Elle, elle n'est jamais encore allée à Paris, elle n'a pas de tourne-disques. En faisant ses devoirs, elle écoute les chansons du poste dont elle décrit les paroles dans un carnet et qu'elle porte dans la tête des journées entières en marchant, en suivant les cours, toi qui disais que tu l'aimais qu'à-tu fait de ton amour pour qu'il pleure sous la pluie.
Elle ne parle pas aux garçons, elle y pense tout le temps. Elle voudrait avoir le droit de mettre du rouge à lèvres, porter des bas et des talons hauts - les socquettes lui font honte - afin de montrer qu'elle appartient à la catégories des jeunes filles et qu'elle peut être suivie dans la rue.
Elle doit rentrer le soir à l'heure ("quand je dis telle heure, c'est telle heure, pas une minute de plus").
Elle compense l'interdiction générale sortir par la lecture des feuilletons dans les journaux, Les gens de Mogador, Afin que nul ne meure, Ma cousine Rachel, La Citadelle.
Constamment elle s'irréalise dans des histoires et des rencontres imaginaires qui finissent en orgasmes le soir sous les draps.
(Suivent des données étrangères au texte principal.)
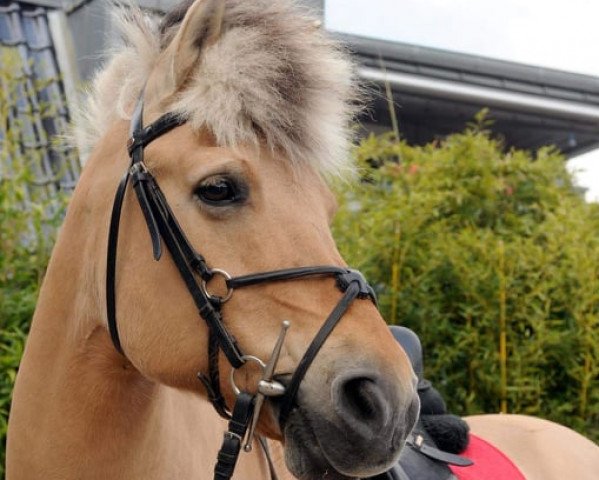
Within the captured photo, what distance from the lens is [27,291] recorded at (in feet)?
9.67

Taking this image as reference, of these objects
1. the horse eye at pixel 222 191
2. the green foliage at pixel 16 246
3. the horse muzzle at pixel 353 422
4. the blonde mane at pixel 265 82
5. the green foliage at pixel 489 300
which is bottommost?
the green foliage at pixel 489 300

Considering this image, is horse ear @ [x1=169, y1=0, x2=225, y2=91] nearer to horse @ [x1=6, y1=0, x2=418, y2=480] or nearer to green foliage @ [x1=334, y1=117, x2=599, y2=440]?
horse @ [x1=6, y1=0, x2=418, y2=480]

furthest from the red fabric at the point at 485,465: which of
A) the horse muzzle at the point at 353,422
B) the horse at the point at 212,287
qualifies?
the horse muzzle at the point at 353,422

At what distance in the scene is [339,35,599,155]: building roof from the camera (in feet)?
22.2

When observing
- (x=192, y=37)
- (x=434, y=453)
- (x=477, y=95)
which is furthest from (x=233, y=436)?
(x=477, y=95)

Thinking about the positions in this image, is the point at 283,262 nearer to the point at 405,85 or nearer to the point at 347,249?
the point at 347,249

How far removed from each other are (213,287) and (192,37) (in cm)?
56

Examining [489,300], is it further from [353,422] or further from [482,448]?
[353,422]

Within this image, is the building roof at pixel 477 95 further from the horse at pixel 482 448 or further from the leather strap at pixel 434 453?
the leather strap at pixel 434 453

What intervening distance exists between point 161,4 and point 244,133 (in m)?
3.35

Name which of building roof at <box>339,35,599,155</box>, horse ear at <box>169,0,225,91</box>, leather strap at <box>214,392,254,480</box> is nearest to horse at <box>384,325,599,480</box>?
leather strap at <box>214,392,254,480</box>

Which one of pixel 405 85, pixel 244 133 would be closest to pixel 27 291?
pixel 244 133

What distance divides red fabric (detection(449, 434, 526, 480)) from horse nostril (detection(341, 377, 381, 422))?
1.14 m

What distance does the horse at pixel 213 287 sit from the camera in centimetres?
152
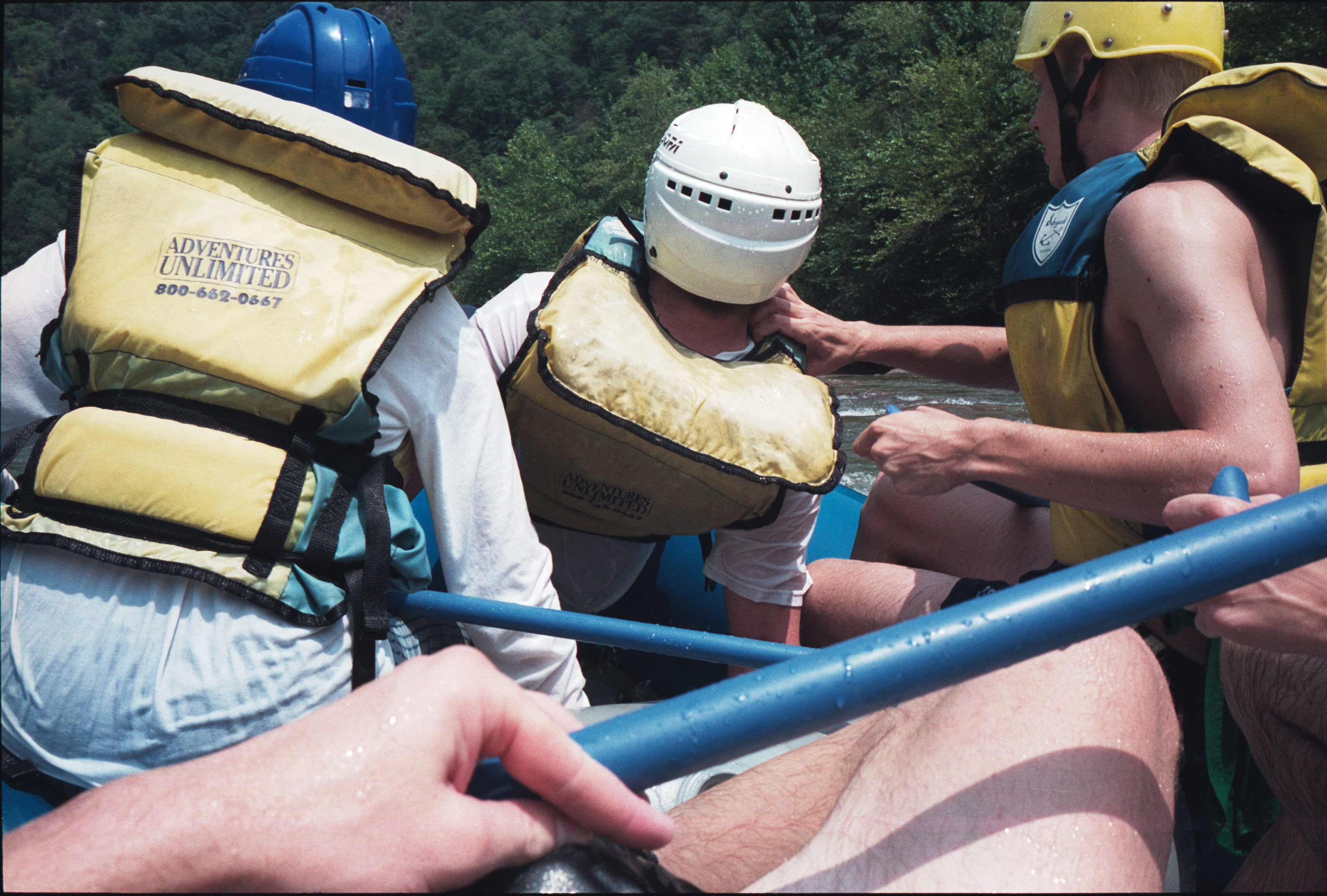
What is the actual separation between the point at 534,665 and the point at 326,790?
1.13 meters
Elle se rêve en putain et elle admire aussi la blonde de la photo, d'autres filles de la classe au-dessus, qui la renvoient à son corps empoissé. Elle voudrait être elles.
Au cinéma, elle a vu La Strada, Le défroqué, Les Orgueilleux, La Mousson, La Belle de Cadix mais pas les films qui lui sont interdits : Les enfants de l'amour, Le blé en herbe, Les compagnes de la nuit...
Monter en ville, rêver, se faire jouir et attendre, résumé possible d'une adolescence en province.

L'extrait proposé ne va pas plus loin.